The Kappa Phi Chapter of the Tri-Beta National Biological Honor Society and the Biology Department of Southern Adventist University announces the Fall 2011 schedule of the E.O. Grundset Lecture Series:
Sept. 15 - Joe Rudd, Ph.D., University of Tennessee College of Medicine, Chattanooga, TN. "21st Century Trauma Care, Evolving Science versus Bureaucratic Gridlock." Trauma research in the 21st century is moving at an amazing pace using stem cells, tissue engineering, and gene therapy. Trauma patients of the future will experience significantly brighter outcomes due to these innovations. But how this research is financed is another issue altogether. (meet in Hulsey Wellness Center)
Oct. 13 - Paul Buchheim, Ph.D., Department of Earth & Biological Sciences, Loma Linda University, Loma Linda, CA. "Predicting Lacustrine Microbialite Distribution and Facies Associations: The Eocone Green River Formation Analogue." The Green River Formation contains one of the most abundant and varied records of microbialites (microbe generated sediments) known from lake systems. Study of microbialites allows one to predict microbialite distribution and different rock types when exploring for hydrocarbons in deeply buried lake sediments. (meet in Hickman Science Center, Rm. 114)
Oct. 27 - James L. Gulley, M.D., Ph.D., National Cancer Institute, National Institutes of Health, Bethesda, MD. "Thwarting the (tumor) Gain without the Pain: Training the Cancer Patients' Immune System to Fight Cancer." James Gulley (1987 alumnus) is leading the development of a novel anti-cancer vaccine that retrains and "powers-up" the immune system to attach the cancer. Initial findings suggest slower cancer growth and improved disease control and survival without traditional chemotherapy side effects.
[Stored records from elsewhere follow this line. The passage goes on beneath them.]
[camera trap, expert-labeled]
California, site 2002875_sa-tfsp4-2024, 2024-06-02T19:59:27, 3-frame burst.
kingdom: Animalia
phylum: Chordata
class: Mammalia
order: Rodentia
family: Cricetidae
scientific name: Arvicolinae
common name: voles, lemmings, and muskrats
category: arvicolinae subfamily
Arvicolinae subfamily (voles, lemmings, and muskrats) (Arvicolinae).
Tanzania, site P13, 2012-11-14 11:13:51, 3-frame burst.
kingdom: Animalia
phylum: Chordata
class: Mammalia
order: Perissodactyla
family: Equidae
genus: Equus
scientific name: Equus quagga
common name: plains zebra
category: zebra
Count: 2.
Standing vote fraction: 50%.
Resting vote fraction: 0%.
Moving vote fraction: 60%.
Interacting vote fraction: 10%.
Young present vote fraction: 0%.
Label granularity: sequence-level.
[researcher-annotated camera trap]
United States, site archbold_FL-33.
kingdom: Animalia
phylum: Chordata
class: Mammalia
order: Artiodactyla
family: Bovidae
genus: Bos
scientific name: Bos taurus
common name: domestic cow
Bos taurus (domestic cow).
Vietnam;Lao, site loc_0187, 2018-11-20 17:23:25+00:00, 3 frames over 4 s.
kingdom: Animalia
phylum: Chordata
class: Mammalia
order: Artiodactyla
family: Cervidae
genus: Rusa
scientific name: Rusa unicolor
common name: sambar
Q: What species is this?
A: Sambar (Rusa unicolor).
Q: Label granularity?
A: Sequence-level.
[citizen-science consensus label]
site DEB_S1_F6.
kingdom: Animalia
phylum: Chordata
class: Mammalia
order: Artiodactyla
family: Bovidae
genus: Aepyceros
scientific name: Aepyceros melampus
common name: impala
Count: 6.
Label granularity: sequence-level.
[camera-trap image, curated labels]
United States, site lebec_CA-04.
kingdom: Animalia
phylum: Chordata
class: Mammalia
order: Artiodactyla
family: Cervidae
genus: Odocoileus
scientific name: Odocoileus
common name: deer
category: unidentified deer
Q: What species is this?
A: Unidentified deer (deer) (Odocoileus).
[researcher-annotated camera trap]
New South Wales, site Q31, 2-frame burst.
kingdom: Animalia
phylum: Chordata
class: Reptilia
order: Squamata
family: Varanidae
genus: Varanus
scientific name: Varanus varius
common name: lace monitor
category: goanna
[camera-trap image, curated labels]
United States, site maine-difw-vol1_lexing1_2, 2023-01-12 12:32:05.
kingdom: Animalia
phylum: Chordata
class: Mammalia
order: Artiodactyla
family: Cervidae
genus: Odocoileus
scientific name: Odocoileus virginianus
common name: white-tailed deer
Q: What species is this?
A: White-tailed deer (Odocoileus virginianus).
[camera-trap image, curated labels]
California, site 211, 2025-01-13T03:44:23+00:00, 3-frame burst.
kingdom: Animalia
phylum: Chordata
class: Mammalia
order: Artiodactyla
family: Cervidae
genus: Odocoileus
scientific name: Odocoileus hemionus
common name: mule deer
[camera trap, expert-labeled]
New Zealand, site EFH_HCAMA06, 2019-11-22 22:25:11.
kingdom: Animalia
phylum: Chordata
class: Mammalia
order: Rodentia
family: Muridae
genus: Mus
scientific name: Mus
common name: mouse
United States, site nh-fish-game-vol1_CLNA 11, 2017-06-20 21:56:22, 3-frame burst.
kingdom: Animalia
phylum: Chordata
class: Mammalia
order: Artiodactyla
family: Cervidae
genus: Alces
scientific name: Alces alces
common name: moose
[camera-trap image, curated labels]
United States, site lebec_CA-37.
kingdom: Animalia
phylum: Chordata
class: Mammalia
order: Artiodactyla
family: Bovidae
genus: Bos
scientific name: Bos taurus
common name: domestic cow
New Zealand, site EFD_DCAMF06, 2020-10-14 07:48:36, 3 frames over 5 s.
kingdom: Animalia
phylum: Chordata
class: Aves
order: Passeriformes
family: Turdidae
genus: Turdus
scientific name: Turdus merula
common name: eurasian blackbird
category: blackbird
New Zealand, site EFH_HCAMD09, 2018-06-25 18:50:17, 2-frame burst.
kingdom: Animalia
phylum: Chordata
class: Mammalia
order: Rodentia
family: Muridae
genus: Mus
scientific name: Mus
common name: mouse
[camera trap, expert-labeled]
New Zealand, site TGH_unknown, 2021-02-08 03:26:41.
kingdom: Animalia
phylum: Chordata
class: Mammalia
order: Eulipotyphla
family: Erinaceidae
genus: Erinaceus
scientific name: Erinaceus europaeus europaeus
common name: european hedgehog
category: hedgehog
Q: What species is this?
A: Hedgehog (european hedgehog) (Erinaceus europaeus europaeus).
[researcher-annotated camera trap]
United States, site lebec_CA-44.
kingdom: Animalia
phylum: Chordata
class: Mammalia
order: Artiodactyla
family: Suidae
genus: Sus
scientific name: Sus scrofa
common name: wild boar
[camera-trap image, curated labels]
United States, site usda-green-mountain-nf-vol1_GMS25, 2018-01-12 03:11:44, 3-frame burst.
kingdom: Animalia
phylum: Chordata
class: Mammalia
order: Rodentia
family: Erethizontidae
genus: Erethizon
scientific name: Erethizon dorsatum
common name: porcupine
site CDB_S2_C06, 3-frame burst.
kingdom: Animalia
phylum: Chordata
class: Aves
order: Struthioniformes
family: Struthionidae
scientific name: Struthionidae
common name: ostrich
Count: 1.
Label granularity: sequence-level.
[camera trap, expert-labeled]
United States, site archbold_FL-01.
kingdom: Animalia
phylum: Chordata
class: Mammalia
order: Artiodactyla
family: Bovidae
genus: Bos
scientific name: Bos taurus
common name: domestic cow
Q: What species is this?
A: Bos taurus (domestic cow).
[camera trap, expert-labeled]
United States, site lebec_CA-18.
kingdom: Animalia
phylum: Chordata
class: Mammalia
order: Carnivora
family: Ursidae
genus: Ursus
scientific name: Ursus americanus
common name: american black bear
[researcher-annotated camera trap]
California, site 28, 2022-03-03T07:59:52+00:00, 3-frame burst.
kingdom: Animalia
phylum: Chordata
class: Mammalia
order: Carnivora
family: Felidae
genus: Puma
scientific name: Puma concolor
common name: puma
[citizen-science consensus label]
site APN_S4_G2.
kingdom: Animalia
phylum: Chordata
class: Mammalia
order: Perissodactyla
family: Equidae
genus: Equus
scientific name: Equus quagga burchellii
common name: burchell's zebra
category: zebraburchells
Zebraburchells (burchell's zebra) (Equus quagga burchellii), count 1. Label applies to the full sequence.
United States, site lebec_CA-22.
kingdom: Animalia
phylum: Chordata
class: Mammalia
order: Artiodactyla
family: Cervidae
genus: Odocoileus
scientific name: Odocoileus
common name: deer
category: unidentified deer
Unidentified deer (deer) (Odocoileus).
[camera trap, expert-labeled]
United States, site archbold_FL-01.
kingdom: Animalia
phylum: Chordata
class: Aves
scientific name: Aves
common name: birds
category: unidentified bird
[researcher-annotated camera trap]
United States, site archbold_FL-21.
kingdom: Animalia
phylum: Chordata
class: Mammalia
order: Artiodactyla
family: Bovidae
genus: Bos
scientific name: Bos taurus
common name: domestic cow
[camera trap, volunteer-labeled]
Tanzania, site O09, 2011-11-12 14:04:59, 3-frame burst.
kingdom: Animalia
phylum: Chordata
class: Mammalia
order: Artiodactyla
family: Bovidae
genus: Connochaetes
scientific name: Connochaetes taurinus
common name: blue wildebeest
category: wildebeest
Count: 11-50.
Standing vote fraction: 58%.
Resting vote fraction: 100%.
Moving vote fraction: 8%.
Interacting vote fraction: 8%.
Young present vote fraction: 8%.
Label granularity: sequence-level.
Continued research into the amazingly powerful and adaptable God-given immune system has increased understanding of who benefits most, and eventually may change cancer treatments. (meet in Ackerman Auditorium)
Nov. 10 - Henri D. Grissino-Mayer, Ph.D., Department of Geography, University of Tennessee, Knoxville, TN. "Dendrochronology and the Science of Tree rings: The Value of Old and Historic Trees in the U.S." Dr. Grissino-Mayer studies ecosystem disturbance processes using dendrochronology, the science of tree rings. His research concentrates on analyzing the history of past wildfires and the history of past climate, and how climate change possibly mediates changes in wildfire regimes. He has also investigated everything from hurricanes to log structures to musical instruments, all using tree rings. (meet in Hickman Science Center, Rm. 114)
Dec. 1 - Kevin Calhoon, MS, Tennessee Aquarium, Chattanooga, TN. "Journey to Antarctica." As the assistant curator of forests at the Tennessee Aquarium, Kevin Calhoon helped lead a recent trip to the Antartic Peninsula. His party made 15 landings on the desolate landscape that includes glaciers and rugged 10,000-foot peaks. Gentoo, Adelie, and Chinstrap Penguins were encountered along with Leopard Seals. Animal life experiences and Antarctic ecosystems will be discussed, with glacier core drillings showing how warming of the oceans is affecting Antarctica. (meet in Hulsey Wellness Center)
Meetings are scheduled for Thursdays, 7:30 p.m. (other than Oct. 27, which starts at 8 p.m.).